I can also tell you that if you can brush aside D!3‘s perplexing multi-track structure, it contains a softcore beauty. Like most racing games, it is interested in pornography. It has “muscle cars” pushing against a “soft low-poly look,” according to Gordon. It wants to know how many of these hard bodies you can handle at once. Go on, give us a show. And it’s all set against a spacey soundtrack by Zombi, described as “driving prog / synth music.”

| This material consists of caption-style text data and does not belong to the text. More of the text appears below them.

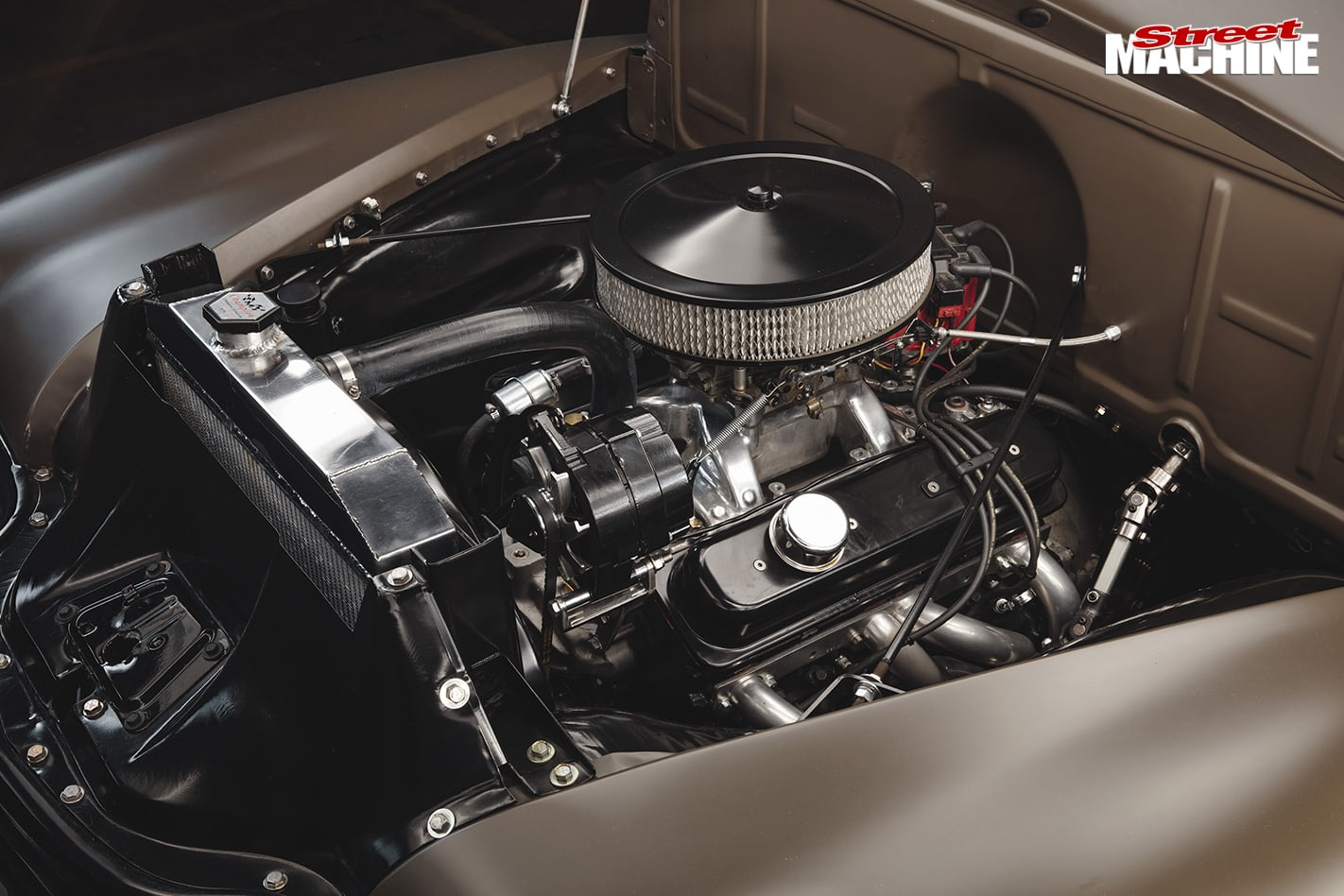 SMALL-BLOCK-1950-CHEVROLET-3100-PICK-UP-engine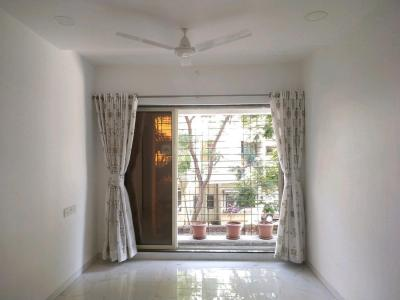 Gallery Cover Image of 674 Sq.ft 1 BHK Apartment for buy in RNA N G Valencia Phase I, Mira Road East for 5300000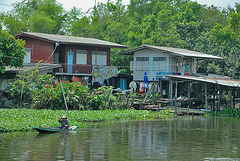Local residents beside Khlong Prawet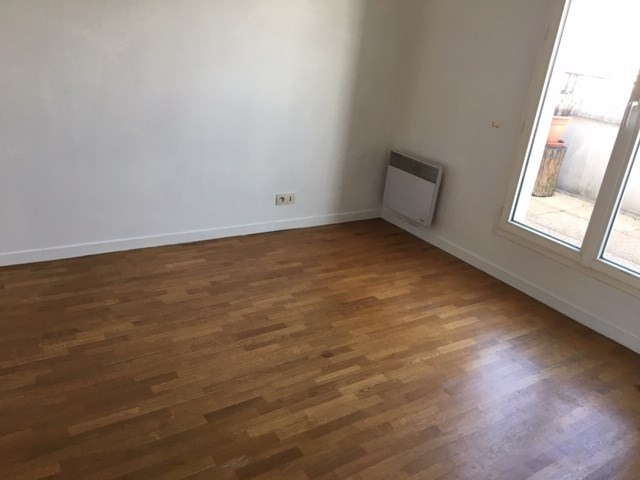 Rental apartment Courbevoie 2 300€ CC - Picture 9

D!3 is meant to be beautiful, erotic; big purples and high-speed. It’s about trying to control a rush, perhaps of endorphins or nitroglycerin, while guiding powerful vessels across graceful curves. You’re always riding on a tipping point, bashing other cars out of the way in panic, fumbling to arrive at the destination, once, twice, probably more times before finishing.

Drive!Drive!Drive! is what it’s called. I don’t know how it works, but judging by the mastery of Gordon’s teasing, I think I’m really going to enjoy finding out. I think we all will.